La situation centrale de la ville émiratie et son environnement économique favorable ont contribué à la propulser au premier rang des centres de négoce.
En novembre, alors que la Dubai Diamond Week battait son plein, les dirigeants de KGK Group ont accueilli les visiteurs en toute convivialité dans leur nouveau site dédié aux diamants et aux bijoux.
Installé au 51e étage de l’Almas Tower, siège de la bourse du diamant de Dubai, la Dubai Diamond Exchange (DDE), cet espace de 1 200 mètres carrés offre une vue spectaculaire sur le quartier des Jumeirah Lakes Towers et les gratte-ciels de Dubaï, toujours plus hauts. KGK, tailleur basé à Mumbai, s’est également installé dans l’Almas Tower pour gérer la distribution de diamants taillés provenant de ses usines extérieures à l’Inde. Ses installations en Angola, au Botswana, en Namibie et en Afrique du Sud représentent 50 % à 60 % de la production de l’entreprise, explique son vice-président Sanjay Kothari.
Les liaisons avec l’Afrique, la proximité avec l’Inde et la facilité dans la pratique des affaires ont fait de Dubaï un lieu incontournable pour l’approvisionnement de KGK en diamants taillés, explique-t-il. Les pierres brutes sont taillées dans les centres de valorisation des pays d’origine, puis les pierres arrivent à Dubaï « car il nous faut un lieu centralisé pour la distribution », ajoute Sanjay Kothari. Il serait contreproductif d’expédier les marchandises en Inde, car les diamants taillés sont soumis à des droits d’importation de 5 %.

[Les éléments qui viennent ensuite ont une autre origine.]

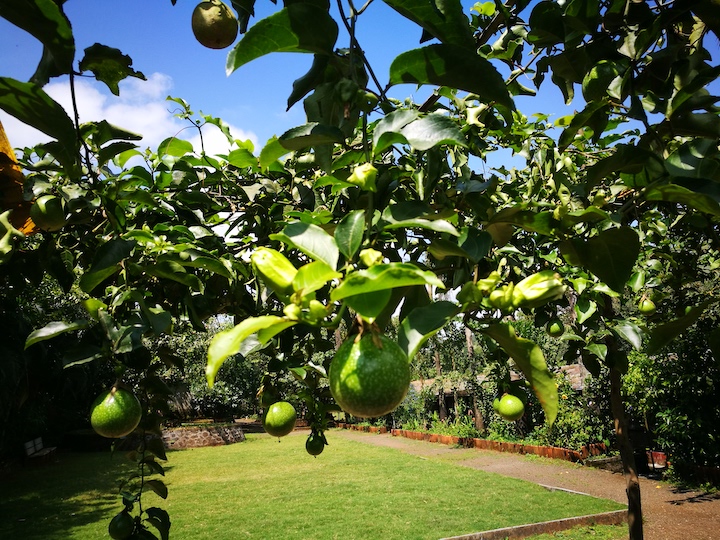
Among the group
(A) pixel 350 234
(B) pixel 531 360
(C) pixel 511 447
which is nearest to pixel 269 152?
(A) pixel 350 234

KGK n’est pas la seule entreprise de taille ou de négoce à se centrer sur Dubaï. Le groupe Stargems, actif sur l’ensemble de la filière, a également inauguré de nouveaux bureaux, plus spacieux, mi-novembre, lors de la Dubai Diamond Week. Ce site de 1 400 mètres carrés, situé au 32e étage de l’Almas Tower, abrite le siège mondial de l’entreprise et accueille ses tenders de diamants bruts, principalement des marchandises originaires d’Afrique australe.
Le coup de pouce de la pandémie
Dubaï s’est imposée comme le principal pôle de négoce de diamants bruts, en organisant des tenders réguliers via la plate-forme de visualisation de la DDE ou dans des locaux privés.
Le commerce de diamants bruts de la ville a connu une croissance significative ces cinq dernières années. La valeur totale des importations et des exportations s’élevait à 21,34 milliards de dollars en 2023, contre 16,77 milliards de dollars en 2018 et 14,28 milliards de dollars en 2019, selon les données du service des douanes de Dubaï. Quant au commerce de diamants taillés, il a représenté 16,91 milliards de dollars l’an dernier, soit environ le double de la valeur constatée au cours des deux années précédant la pandémie.

« Dubaï a obtenu d’excellents résultats pendant la Covid-19 », affirme Adam Schulman, PDG de Koin International, qui organise des tenders de diamants bruts au centre d’exposition de la DDE.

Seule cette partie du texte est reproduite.